Dataset excerpts:
------------------------------------

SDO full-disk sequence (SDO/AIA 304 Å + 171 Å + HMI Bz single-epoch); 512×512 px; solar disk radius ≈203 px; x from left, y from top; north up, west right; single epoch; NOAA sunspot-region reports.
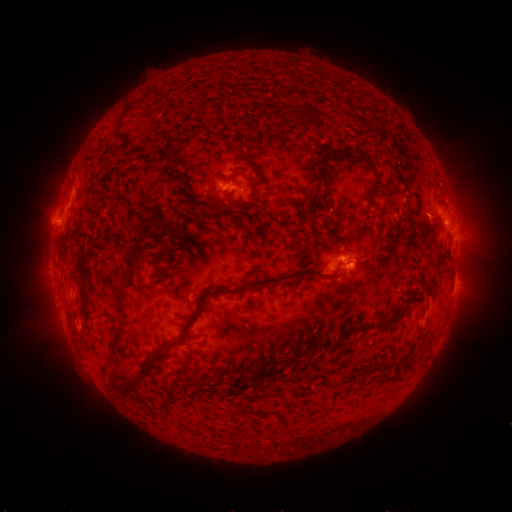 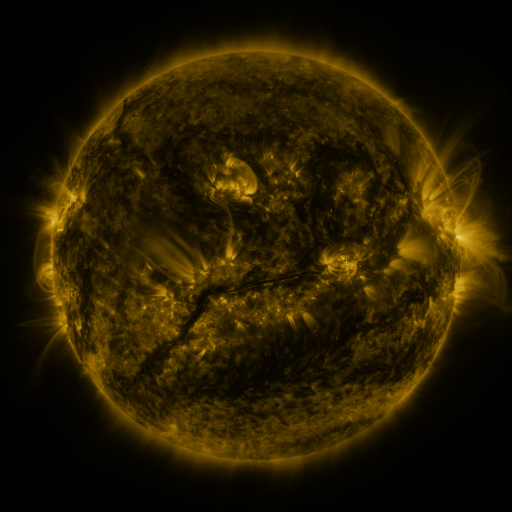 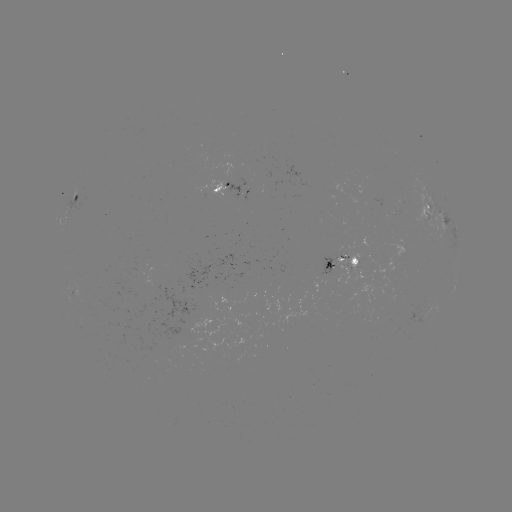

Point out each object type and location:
spotted active region: (225, 184)
spotted active region: (77, 194)
spotted active region: (444, 216)
spotted active region: (341, 259)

------------------------------------

Transcribe every line of the rows above word for word, omitting the pictures.

SDO full-disk sequence (SDO/AIA 304 Å + 171 Å + HMI Bz single-epoch); 512×512 px; solar disk radius ≈203 px; x from left, y from top; north up, west right; single epoch; NOAA sunspot-region reports.

Point out each object type and location:
spotted active region: (225, 184)
spotted active region: (77, 194)
spotted active region: (444, 216)
spotted active region: (341, 259)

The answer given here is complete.